*Exercise instructions*:
(A) In the article on passive investing, what was the amount of 2016 outflows from actively managed U.S. equity mutual funds?
(B) Reproduce a passage from the article on passive investing, starting with "By Jack M. Forehand" and going on through "passive in droves.".
─── Selection
By Jack M. Forehand —
The massive move investors have made to passive vehicles over the past few years has been truly astounding. With most active managers underperforming their benchmarks by a wide margin recently and over longer periods of time, and charging higher fees to do it, investors have been moving their money out of active and into passive in droves.
A CNBC article in April sums up the magnitude of the move:
“Flows out of actively managed U.S. equity mutual funds leaped to $264.5 billion in 2016, while flows into passive index funds and ETFs were $236.1 billion, according to data provided by the Vanguard Group and Morningstar. That was the greatest calendar-year asset change in the last decade, during which more than $1 trillion has shifted from active to passive U.S. equity funds.”
And things haven’t changed at all in 2017. A recent Business Insider article cites Morningstar data indicating that flows into passive vehicles continue to accelerate, with $10.8 billion flowing into passive equity vehicles in July, up from $9.3 billion in June, and outflows from active equity funds coming in at $19.6 billion in July, up from $14.6 billion in June. The longer term chart of active vs. passive flows below shows the volume of money that has moved into passive funds.
The Implications of the Passive Revolution
But what does this mean for investors?
That has been the big debate within the investment community in recent years, with major players in the markets coming down on both sides of the issue.
Some believe that passive investing is distorting the markets by driving up the prices of the largest stocks in market indices, particularly the S&P 500. Some have even worried about the potential for the situation to create a bubble.
Timothy O’Neill, head of asset management at Goldman Sachs, said the following:
“Trends in markets have a tendency to go too far one way or the other, and clearly the pendulum is swinging in favor of passive. But our belief is that market-cap beta, or passive indexing, is a potential bubble machine.”
On the other hand, believers in an efficient market argue that index buying hasn’t created any mispricing at all since even if index buying were to artificially inflate prices, active managers would step in and correct any moves that took individual companies away from their fair value.
──────
─── Dataset extract
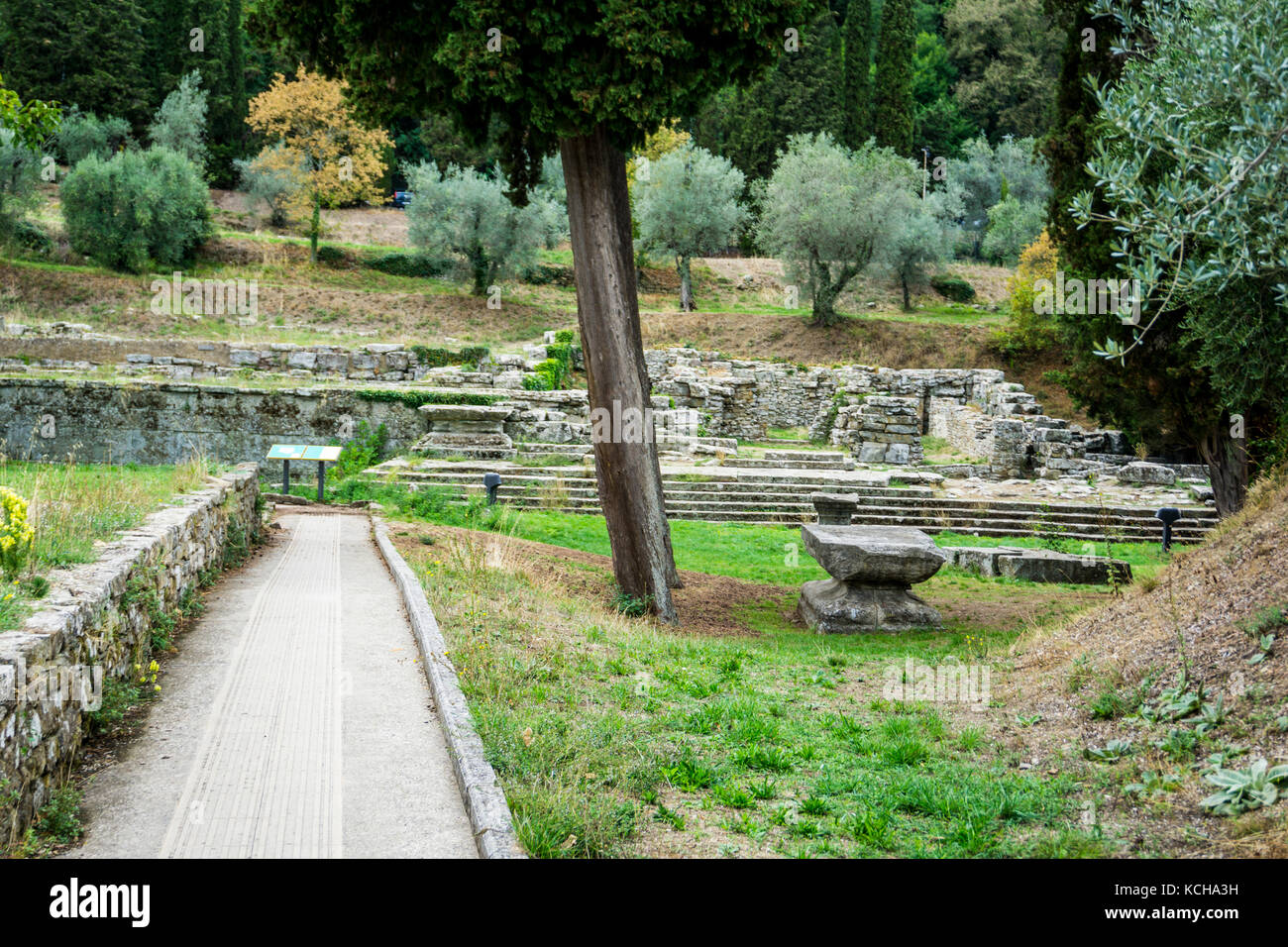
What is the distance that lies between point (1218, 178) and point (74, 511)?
25.0ft

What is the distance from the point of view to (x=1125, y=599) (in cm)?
741

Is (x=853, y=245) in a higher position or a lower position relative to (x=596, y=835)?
higher

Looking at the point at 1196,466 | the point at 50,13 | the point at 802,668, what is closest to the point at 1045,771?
the point at 802,668

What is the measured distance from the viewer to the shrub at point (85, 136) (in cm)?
3647

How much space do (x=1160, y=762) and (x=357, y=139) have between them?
3687cm

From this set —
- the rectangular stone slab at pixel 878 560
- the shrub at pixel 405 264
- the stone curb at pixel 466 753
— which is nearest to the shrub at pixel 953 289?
the shrub at pixel 405 264

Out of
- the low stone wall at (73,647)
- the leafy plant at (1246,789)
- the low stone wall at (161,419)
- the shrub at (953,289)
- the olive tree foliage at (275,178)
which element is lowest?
the leafy plant at (1246,789)

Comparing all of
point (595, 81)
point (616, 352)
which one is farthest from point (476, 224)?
point (595, 81)

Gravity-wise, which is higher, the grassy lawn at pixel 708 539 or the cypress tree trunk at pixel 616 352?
the cypress tree trunk at pixel 616 352

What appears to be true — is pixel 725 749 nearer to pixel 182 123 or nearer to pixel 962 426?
pixel 962 426

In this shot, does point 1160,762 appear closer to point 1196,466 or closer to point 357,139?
point 1196,466

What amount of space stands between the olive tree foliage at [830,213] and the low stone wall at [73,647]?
29283 millimetres

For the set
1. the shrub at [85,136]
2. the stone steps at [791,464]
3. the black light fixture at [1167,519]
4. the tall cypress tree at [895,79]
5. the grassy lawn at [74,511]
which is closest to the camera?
the grassy lawn at [74,511]

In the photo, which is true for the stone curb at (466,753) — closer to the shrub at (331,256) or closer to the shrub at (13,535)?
the shrub at (13,535)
──────
*Solved problems*:
(A) $264.5 billion

(B)
By Jack M. Forehand —
The massive move investors have made to passive vehicles over the past few years has been truly astounding. With most active managers underperforming their benchmarks by a wide margin recently and over longer periods of time, and charging higher fees to do it, investors have been moving their money out of active and into passive in droves.